Nguyen Vu Hung writes:

 > GNU project is a thing that stands in between. For persons who
 > doesn't work on the kernels, there will be no different because we
 > can use the same tools under BSD and Linux that GNU provides.

Er, no.  As long as we're talking about culture, it's important to
note that the BSD developers maintained completely separate trees of
the development toolchain as well as libc.  They were forced to use
GNU tools as the BSD people were unable to cherry-pick from GNU trees
and maintain their freedom, while GPL-licensed tools are full of BSD
code, and ended up better because they could use the best modules from
both worlds.

Many BSDers are still disgruntled, or may be a better word is
disheartened, about that, as they believe that GNU tools are in
general bloated overfeatured messes and are shocked (SHOCKED, I tell
you) at the relative success of GNU/Linux.  However, that is the goal
of BSD (may the best project win), whereas GNU will happily shoot off
its own feet with poorly chosen tools whose developers espouse
politically correct views (cf Stallman's Choice of infrastructure --
Bazaar for VCS and debbugs for tracker -- for Emacs).

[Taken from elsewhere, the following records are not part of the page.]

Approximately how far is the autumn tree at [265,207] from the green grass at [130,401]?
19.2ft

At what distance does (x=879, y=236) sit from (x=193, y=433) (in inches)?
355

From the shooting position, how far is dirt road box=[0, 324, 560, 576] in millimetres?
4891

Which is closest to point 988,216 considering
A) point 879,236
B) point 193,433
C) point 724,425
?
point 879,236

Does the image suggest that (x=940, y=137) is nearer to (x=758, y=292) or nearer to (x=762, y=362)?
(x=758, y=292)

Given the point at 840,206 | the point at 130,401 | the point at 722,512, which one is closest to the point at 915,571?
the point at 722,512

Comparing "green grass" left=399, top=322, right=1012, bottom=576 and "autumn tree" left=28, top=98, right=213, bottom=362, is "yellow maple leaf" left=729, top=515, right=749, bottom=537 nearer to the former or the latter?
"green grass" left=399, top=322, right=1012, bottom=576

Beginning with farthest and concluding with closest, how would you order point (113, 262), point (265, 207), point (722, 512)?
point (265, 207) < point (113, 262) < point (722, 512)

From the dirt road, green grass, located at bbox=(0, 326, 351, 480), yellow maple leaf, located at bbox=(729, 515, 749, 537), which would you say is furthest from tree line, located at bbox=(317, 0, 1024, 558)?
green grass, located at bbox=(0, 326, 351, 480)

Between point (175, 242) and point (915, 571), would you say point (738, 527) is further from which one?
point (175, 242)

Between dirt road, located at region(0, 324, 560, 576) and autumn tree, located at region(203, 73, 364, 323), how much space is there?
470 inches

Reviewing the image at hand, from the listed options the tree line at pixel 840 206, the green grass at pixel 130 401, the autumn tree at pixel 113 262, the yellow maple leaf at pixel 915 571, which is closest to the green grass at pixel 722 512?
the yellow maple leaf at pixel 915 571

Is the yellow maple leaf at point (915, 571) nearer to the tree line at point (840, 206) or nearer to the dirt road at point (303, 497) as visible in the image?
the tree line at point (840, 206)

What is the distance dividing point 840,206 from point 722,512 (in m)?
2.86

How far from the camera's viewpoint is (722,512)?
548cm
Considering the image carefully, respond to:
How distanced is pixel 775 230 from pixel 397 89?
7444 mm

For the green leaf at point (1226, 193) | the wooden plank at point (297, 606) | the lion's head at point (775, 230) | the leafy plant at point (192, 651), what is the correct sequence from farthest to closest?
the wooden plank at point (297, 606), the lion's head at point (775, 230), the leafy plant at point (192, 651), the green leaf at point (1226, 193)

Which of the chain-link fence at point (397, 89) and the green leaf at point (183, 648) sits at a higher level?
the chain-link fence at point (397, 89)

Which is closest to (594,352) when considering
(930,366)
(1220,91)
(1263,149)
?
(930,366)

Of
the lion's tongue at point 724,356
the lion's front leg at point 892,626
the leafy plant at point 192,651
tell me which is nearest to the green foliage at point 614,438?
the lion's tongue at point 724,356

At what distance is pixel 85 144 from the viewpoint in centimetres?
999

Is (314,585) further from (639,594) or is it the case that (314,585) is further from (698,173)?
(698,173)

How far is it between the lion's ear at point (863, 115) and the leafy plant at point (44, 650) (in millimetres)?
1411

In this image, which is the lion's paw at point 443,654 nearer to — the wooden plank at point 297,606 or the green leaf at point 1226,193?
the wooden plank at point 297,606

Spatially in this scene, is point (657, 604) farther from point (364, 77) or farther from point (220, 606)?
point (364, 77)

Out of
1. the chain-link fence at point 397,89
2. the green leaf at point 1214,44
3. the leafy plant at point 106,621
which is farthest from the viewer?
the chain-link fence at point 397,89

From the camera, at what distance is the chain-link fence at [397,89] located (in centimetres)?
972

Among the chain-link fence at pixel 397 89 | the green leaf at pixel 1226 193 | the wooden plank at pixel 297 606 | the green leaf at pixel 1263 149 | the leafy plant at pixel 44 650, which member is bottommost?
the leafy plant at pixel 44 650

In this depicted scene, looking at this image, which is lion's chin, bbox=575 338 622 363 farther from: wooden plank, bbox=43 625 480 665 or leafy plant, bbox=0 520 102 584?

My own opinion is not so much that GNU/Linux had better tools, but
that it provided a better environment for those who like bright shiny
things, as Linus's dictatorial development style made the Linux kernel
much more agile, and he was more open to destabilitizing features,
more willing to delegate decision-making power to lieutenants, versus
the relatively conservative *BSD cabals.  But once the balance of
features shifted to GNU, the GPL made it hard for BSD to catch up.